## What is being asked
Each entry below is to be written out exactly, and the pictures are to be left out.

## Stored data
━━━━━━━━━━━━━━━━━━━━

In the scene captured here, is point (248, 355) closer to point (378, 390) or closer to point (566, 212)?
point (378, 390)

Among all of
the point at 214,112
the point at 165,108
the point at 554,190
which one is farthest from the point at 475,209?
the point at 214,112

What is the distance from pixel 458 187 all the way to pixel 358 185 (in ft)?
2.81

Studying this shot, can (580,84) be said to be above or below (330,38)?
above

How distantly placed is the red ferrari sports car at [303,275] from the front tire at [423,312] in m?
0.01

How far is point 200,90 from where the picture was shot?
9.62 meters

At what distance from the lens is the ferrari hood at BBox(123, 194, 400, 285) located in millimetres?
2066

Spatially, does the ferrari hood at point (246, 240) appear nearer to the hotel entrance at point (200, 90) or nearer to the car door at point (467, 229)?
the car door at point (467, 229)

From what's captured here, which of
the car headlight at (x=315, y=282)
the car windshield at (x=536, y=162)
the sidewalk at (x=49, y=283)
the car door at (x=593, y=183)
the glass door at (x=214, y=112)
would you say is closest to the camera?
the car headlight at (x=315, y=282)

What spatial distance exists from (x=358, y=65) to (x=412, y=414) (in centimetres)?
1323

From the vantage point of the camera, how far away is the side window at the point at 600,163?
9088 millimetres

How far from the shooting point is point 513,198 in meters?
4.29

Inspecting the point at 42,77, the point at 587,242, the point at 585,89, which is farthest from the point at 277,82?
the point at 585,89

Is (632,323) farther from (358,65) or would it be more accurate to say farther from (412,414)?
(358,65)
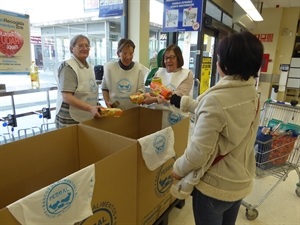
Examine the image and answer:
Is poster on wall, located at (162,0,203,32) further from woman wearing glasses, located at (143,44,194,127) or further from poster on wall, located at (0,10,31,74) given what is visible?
poster on wall, located at (0,10,31,74)

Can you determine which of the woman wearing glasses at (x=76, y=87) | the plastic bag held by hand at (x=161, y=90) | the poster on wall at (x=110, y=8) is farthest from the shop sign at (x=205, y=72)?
the woman wearing glasses at (x=76, y=87)

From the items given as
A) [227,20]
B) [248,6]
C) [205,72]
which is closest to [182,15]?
[205,72]

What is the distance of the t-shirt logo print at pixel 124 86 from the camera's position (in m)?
1.89

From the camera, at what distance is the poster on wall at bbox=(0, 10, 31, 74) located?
71.3 inches

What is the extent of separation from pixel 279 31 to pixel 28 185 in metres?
7.83

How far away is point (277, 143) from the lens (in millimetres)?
1799

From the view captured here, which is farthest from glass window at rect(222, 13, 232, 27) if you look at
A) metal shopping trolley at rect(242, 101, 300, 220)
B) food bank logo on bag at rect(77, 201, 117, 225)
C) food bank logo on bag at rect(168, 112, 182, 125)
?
food bank logo on bag at rect(77, 201, 117, 225)

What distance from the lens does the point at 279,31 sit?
22.6 feet

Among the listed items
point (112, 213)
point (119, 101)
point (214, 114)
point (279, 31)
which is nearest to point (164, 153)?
point (112, 213)

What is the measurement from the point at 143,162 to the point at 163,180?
1.22 ft

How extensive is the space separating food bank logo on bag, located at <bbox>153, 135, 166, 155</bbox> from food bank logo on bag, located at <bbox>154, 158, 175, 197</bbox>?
0.19 meters

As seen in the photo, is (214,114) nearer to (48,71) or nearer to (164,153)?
(164,153)

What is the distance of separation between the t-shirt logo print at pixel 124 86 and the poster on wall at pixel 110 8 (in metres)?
1.19

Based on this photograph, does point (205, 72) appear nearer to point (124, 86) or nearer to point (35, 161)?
point (124, 86)
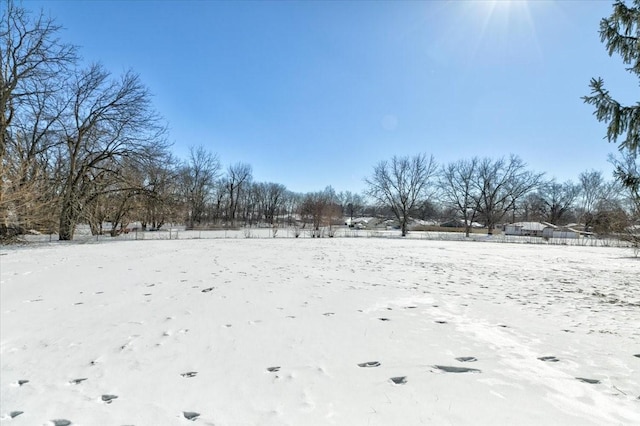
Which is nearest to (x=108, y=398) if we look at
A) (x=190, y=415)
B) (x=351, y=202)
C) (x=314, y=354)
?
(x=190, y=415)

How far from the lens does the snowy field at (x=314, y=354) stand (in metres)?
2.56

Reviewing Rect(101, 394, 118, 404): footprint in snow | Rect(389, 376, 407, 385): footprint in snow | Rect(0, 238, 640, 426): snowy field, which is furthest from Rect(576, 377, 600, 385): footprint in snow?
Rect(101, 394, 118, 404): footprint in snow

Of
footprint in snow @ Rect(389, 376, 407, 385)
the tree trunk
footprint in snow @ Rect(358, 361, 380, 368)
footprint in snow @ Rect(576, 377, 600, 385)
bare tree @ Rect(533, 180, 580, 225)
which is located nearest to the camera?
footprint in snow @ Rect(576, 377, 600, 385)

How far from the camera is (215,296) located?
20.4 feet

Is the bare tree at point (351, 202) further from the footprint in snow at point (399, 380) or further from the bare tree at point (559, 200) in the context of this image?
the footprint in snow at point (399, 380)

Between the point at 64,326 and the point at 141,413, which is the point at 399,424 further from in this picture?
the point at 64,326

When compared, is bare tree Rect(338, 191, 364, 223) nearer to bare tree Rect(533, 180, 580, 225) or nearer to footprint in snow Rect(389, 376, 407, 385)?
bare tree Rect(533, 180, 580, 225)

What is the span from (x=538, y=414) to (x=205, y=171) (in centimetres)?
5561

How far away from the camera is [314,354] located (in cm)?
364

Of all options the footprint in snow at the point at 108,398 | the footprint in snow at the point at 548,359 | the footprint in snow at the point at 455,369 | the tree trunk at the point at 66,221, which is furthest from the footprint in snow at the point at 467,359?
the tree trunk at the point at 66,221

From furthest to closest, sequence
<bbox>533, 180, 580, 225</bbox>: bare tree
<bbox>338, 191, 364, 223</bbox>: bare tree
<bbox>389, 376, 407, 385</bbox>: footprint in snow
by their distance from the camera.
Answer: <bbox>338, 191, 364, 223</bbox>: bare tree → <bbox>533, 180, 580, 225</bbox>: bare tree → <bbox>389, 376, 407, 385</bbox>: footprint in snow

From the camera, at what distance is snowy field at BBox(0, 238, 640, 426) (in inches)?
101

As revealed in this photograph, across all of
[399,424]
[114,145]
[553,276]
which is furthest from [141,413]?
[114,145]

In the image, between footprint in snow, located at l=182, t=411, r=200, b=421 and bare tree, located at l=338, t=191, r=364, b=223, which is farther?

━━━━━━━━━━━━━━━━━━━━

## Answer to the task
In the scene captured here, is point (248, 355) closer to point (378, 390) or closer to point (566, 212)?
point (378, 390)

Among all of
the point at 214,112
the point at 165,108
the point at 554,190
which one is farthest from the point at 475,209?
the point at 214,112

What is the distance from pixel 458 187 all the way to pixel 358 185 (in ft)?
2.81

Studying this shot, can (580,84) be said to be above or below (330,38)?
above

How distantly placed is the red ferrari sports car at [303,275] from the front tire at [423,312] in m?
0.01

How far is point 200,90 from where the picture was shot?
9.62 meters

At what distance from the lens is the ferrari hood at BBox(123, 194, 400, 285) located in millimetres?
2066

Spatially, does the ferrari hood at point (246, 240) appear nearer to the hotel entrance at point (200, 90) or nearer to the car door at point (467, 229)?
the car door at point (467, 229)

From what's captured here, which of
the car headlight at (x=315, y=282)
the car windshield at (x=536, y=162)
the sidewalk at (x=49, y=283)
the car door at (x=593, y=183)
the glass door at (x=214, y=112)
would you say is closest to the camera?
the car headlight at (x=315, y=282)

What spatial distance exists from (x=358, y=65) to (x=412, y=414) (in centimetres)?
1323

From the vantage point of the camera, how far away is the side window at the point at 600,163?
9088 millimetres

How far from the shooting point is point 513,198 in meters?
4.29

Inspecting the point at 42,77, the point at 587,242, the point at 585,89, which is farthest from the point at 277,82?
the point at 585,89

Is (632,323) farther from (358,65) or would it be more accurate to say farther from (412,414)?
(358,65)
Examine the image and answer:
Is poster on wall, located at (162,0,203,32) further from woman wearing glasses, located at (143,44,194,127) or further from poster on wall, located at (0,10,31,74) given what is visible?
poster on wall, located at (0,10,31,74)

Can you determine which of the woman wearing glasses at (x=76, y=87) | the plastic bag held by hand at (x=161, y=90) | the poster on wall at (x=110, y=8) is farthest from the shop sign at (x=205, y=72)?
the woman wearing glasses at (x=76, y=87)

From the items given as
A) [227,20]
B) [248,6]
C) [205,72]
which is closest to [182,15]?
[205,72]

What is the distance of the t-shirt logo print at pixel 124 86 from the camera's position (in m)?
1.89

From the camera, at what distance is the poster on wall at bbox=(0, 10, 31, 74) located?
71.3 inches

What is the extent of separation from pixel 279 31 to pixel 28 185 in metres?
7.83

How far away is point (277, 143) from the lens (in millimetres)?
1799

From the view captured here, which is farthest from glass window at rect(222, 13, 232, 27) if you look at
A) metal shopping trolley at rect(242, 101, 300, 220)
B) food bank logo on bag at rect(77, 201, 117, 225)
C) food bank logo on bag at rect(168, 112, 182, 125)
?
food bank logo on bag at rect(77, 201, 117, 225)

What distance from the lens does the point at 279,31 sit?
22.6 feet

Among the listed items
point (112, 213)
point (119, 101)
point (214, 114)
point (279, 31)
which is nearest to point (164, 153)?
point (112, 213)

What is the measurement from the point at 143,162 to the point at 163,180?
1.22 ft

How extensive is the space separating food bank logo on bag, located at <bbox>153, 135, 166, 155</bbox> from food bank logo on bag, located at <bbox>154, 158, 175, 197</bbox>?
0.19 meters

As seen in the photo, is (214,114) nearer to (48,71) or nearer to (164,153)?
(164,153)

What is the distance of separation between the t-shirt logo print at pixel 124 86 and the poster on wall at pixel 110 8 (in metres)?
1.19

Based on this photograph, does point (205, 72) appear nearer to point (124, 86) or nearer to point (35, 161)?
point (124, 86)
Which is nearest to (x=108, y=398) if we look at
A) (x=190, y=415)
B) (x=351, y=202)
C) (x=314, y=354)
?
(x=190, y=415)

How far from the lens does the snowy field at (x=314, y=354) stand (in metres)?
2.56

Reviewing Rect(101, 394, 118, 404): footprint in snow | Rect(389, 376, 407, 385): footprint in snow | Rect(0, 238, 640, 426): snowy field, which is furthest from Rect(576, 377, 600, 385): footprint in snow?
Rect(101, 394, 118, 404): footprint in snow

Of
footprint in snow @ Rect(389, 376, 407, 385)
the tree trunk
footprint in snow @ Rect(358, 361, 380, 368)
footprint in snow @ Rect(576, 377, 600, 385)
bare tree @ Rect(533, 180, 580, 225)
which is located nearest to the camera?
footprint in snow @ Rect(576, 377, 600, 385)

How far from the camera is (215,296) located?
20.4 feet

Is the bare tree at point (351, 202) further from the footprint in snow at point (399, 380) or further from the bare tree at point (559, 200) in the context of this image?
the footprint in snow at point (399, 380)

Between the point at 64,326 and the point at 141,413, which is the point at 399,424 further from in this picture?
the point at 64,326

When compared, is bare tree Rect(338, 191, 364, 223) nearer to bare tree Rect(533, 180, 580, 225) or nearer to footprint in snow Rect(389, 376, 407, 385)?
bare tree Rect(533, 180, 580, 225)

What is the span from (x=538, y=414) to (x=205, y=171) (in centimetres)?
5561

How far away from the camera is [314,354] located (in cm)?
364

Of all options the footprint in snow at the point at 108,398 | the footprint in snow at the point at 548,359 | the footprint in snow at the point at 455,369 | the tree trunk at the point at 66,221, which is furthest from the footprint in snow at the point at 467,359?
the tree trunk at the point at 66,221

From furthest to closest, sequence
<bbox>533, 180, 580, 225</bbox>: bare tree
<bbox>338, 191, 364, 223</bbox>: bare tree
<bbox>389, 376, 407, 385</bbox>: footprint in snow
by their distance from the camera.
Answer: <bbox>338, 191, 364, 223</bbox>: bare tree → <bbox>533, 180, 580, 225</bbox>: bare tree → <bbox>389, 376, 407, 385</bbox>: footprint in snow

From the camera, at what distance is snowy field at BBox(0, 238, 640, 426) (in inches)?
101

As revealed in this photograph, across all of
[399,424]
[114,145]
[553,276]
which is furthest from [141,413]?
[114,145]

In the image, between footprint in snow, located at l=182, t=411, r=200, b=421 and bare tree, located at l=338, t=191, r=364, b=223, which is farther?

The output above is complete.